— Start of Material —

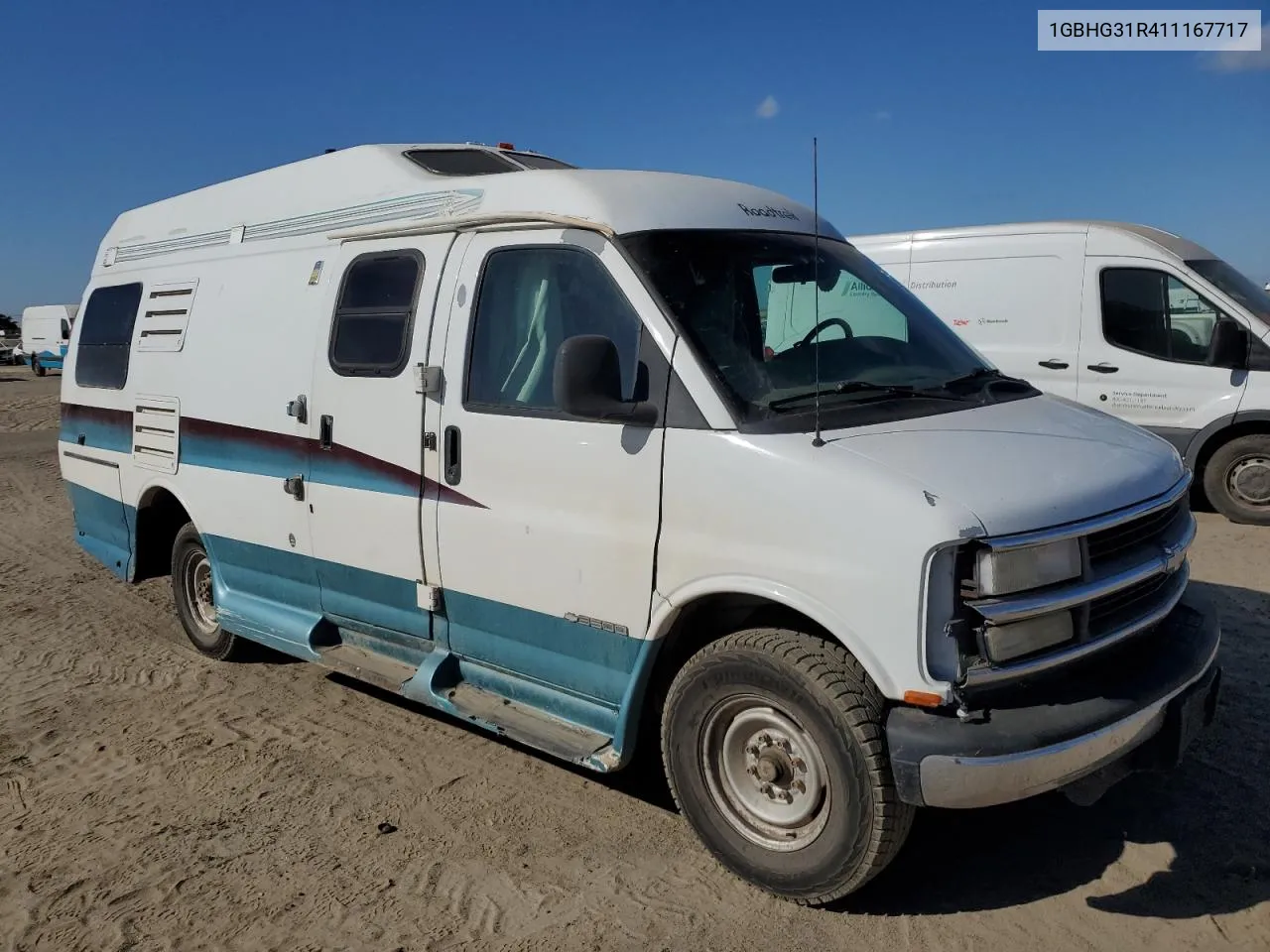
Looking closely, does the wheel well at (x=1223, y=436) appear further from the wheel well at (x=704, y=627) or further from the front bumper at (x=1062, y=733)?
the wheel well at (x=704, y=627)

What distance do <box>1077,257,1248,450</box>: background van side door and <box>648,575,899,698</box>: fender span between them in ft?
23.8

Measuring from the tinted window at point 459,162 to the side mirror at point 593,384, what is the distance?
6.05 ft

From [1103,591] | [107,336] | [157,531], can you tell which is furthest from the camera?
[107,336]

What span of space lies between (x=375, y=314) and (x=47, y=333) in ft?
142

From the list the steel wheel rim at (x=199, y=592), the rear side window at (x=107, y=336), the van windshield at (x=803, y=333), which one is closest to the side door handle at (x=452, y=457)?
the van windshield at (x=803, y=333)

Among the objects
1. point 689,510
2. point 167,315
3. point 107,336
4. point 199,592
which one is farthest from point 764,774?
point 107,336

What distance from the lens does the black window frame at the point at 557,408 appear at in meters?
3.68

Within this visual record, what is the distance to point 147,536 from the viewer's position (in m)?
6.68

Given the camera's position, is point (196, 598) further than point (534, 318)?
Yes

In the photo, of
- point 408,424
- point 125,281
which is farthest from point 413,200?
point 125,281

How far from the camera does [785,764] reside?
11.4ft

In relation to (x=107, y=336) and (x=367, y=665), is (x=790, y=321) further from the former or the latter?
(x=107, y=336)

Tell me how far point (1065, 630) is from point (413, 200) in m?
3.37

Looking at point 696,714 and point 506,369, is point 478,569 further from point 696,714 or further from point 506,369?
point 696,714
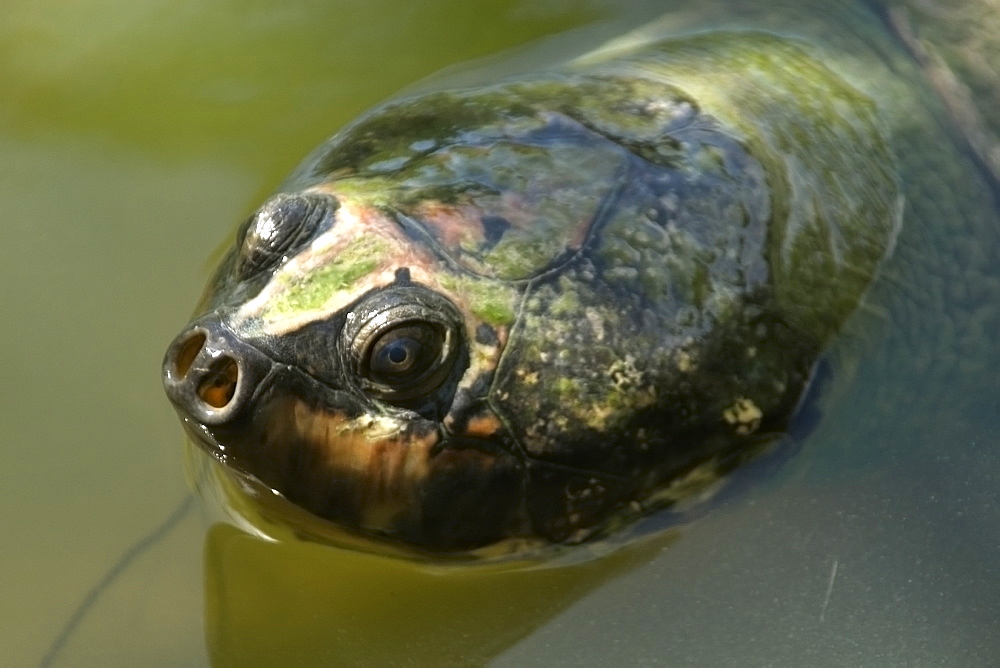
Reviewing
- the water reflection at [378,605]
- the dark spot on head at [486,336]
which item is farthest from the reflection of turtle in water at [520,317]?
the water reflection at [378,605]

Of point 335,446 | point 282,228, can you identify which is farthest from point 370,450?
point 282,228

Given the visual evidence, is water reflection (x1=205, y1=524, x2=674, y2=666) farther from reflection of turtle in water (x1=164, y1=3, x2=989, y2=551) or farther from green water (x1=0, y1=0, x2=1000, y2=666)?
reflection of turtle in water (x1=164, y1=3, x2=989, y2=551)

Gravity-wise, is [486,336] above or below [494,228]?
below

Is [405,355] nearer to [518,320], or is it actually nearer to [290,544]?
[518,320]

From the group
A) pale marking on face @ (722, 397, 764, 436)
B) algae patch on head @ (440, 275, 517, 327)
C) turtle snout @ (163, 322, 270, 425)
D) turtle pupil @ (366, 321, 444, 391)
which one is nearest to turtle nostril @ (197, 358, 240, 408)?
turtle snout @ (163, 322, 270, 425)

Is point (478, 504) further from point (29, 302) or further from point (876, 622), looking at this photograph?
point (29, 302)

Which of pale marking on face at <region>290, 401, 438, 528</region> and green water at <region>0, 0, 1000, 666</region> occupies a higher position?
pale marking on face at <region>290, 401, 438, 528</region>

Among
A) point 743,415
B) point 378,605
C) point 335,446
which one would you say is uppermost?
point 335,446

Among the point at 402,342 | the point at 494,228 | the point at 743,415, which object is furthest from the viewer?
Result: the point at 743,415

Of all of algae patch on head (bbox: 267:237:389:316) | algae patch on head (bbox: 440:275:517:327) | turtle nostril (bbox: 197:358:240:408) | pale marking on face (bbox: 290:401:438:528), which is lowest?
pale marking on face (bbox: 290:401:438:528)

— End of Material —

== Your goal ==
Reproduce every row above verbatim, omitting the pictures.

== Final answer ==
Looking closely, does the wheel well at (x=1223, y=436) appear further from the wheel well at (x=704, y=627) or further from the front bumper at (x=1062, y=733)?
the wheel well at (x=704, y=627)

What distance do <box>1077,257,1248,450</box>: background van side door and <box>648,575,899,698</box>: fender span between them in ft?
23.8

Measuring from the tinted window at point 459,162 to the side mirror at point 593,384, what is the distance?
6.05 ft

From [1103,591] | [107,336] | [157,531], can you tell which is furthest from the camera?
[107,336]

What span of space lies between (x=375, y=314) and (x=47, y=333) in ft?
142

From the list the steel wheel rim at (x=199, y=592), the rear side window at (x=107, y=336), the van windshield at (x=803, y=333), which one is closest to the side door handle at (x=452, y=457)?
the van windshield at (x=803, y=333)

Among the objects
1. point 689,510
2. point 167,315
3. point 107,336
4. point 199,592
which one is farthest from point 764,774?
point 107,336

What distance from the lens does the black window frame at the point at 557,408 appear at in meters?
3.68

Within this visual record, what is the distance to point 147,536 from the viewer's position (in m)?
6.68

Given the camera's position, is point (196, 598) further than point (534, 318)?
Yes

In the photo, of
- point 408,424
- point 125,281
which is farthest from point 413,200?
point 125,281

How far from the camera does [785,764] reside?
11.4ft

In relation to (x=107, y=336) and (x=367, y=665), is (x=790, y=321) further from the former or the latter?
(x=107, y=336)

Tell me how far point (1065, 630) is from point (413, 200) in m?
3.37

Looking at point 696,714 and point 506,369, is point 478,569 further from point 696,714 or further from point 506,369?
point 696,714
Reviewing
- the water reflection at [378,605]
- the dark spot on head at [486,336]
which item is farthest from the reflection of turtle in water at [520,317]?
the water reflection at [378,605]

Of point 335,446 | point 282,228, can you identify which is farthest from point 370,450?
point 282,228

Given the visual evidence, is water reflection (x1=205, y1=524, x2=674, y2=666) farther from reflection of turtle in water (x1=164, y1=3, x2=989, y2=551) or farther from green water (x1=0, y1=0, x2=1000, y2=666)?
reflection of turtle in water (x1=164, y1=3, x2=989, y2=551)

Gravity-wise, is [486,336] above or below [494,228]?
below

Is [405,355] nearer to [518,320], or is it actually nearer to [290,544]?
[518,320]

From the group
A) pale marking on face @ (722, 397, 764, 436)
B) algae patch on head @ (440, 275, 517, 327)
C) turtle snout @ (163, 322, 270, 425)
D) turtle pupil @ (366, 321, 444, 391)
which one is nearest to turtle nostril @ (197, 358, 240, 408)?
turtle snout @ (163, 322, 270, 425)

Is point (478, 504) further from point (29, 302) or further from point (876, 622), looking at this photograph?
point (29, 302)

Which of pale marking on face at <region>290, 401, 438, 528</region> and green water at <region>0, 0, 1000, 666</region> occupies a higher position?
pale marking on face at <region>290, 401, 438, 528</region>

Among
A) point 743,415
B) point 378,605
C) point 335,446
which one would you say is uppermost?
point 335,446

Among the point at 402,342 | the point at 494,228 | the point at 743,415, which object is furthest from the viewer?
Result: the point at 743,415

Of all of algae patch on head (bbox: 267:237:389:316) | algae patch on head (bbox: 440:275:517:327) | turtle nostril (bbox: 197:358:240:408) | pale marking on face (bbox: 290:401:438:528), which is lowest?
pale marking on face (bbox: 290:401:438:528)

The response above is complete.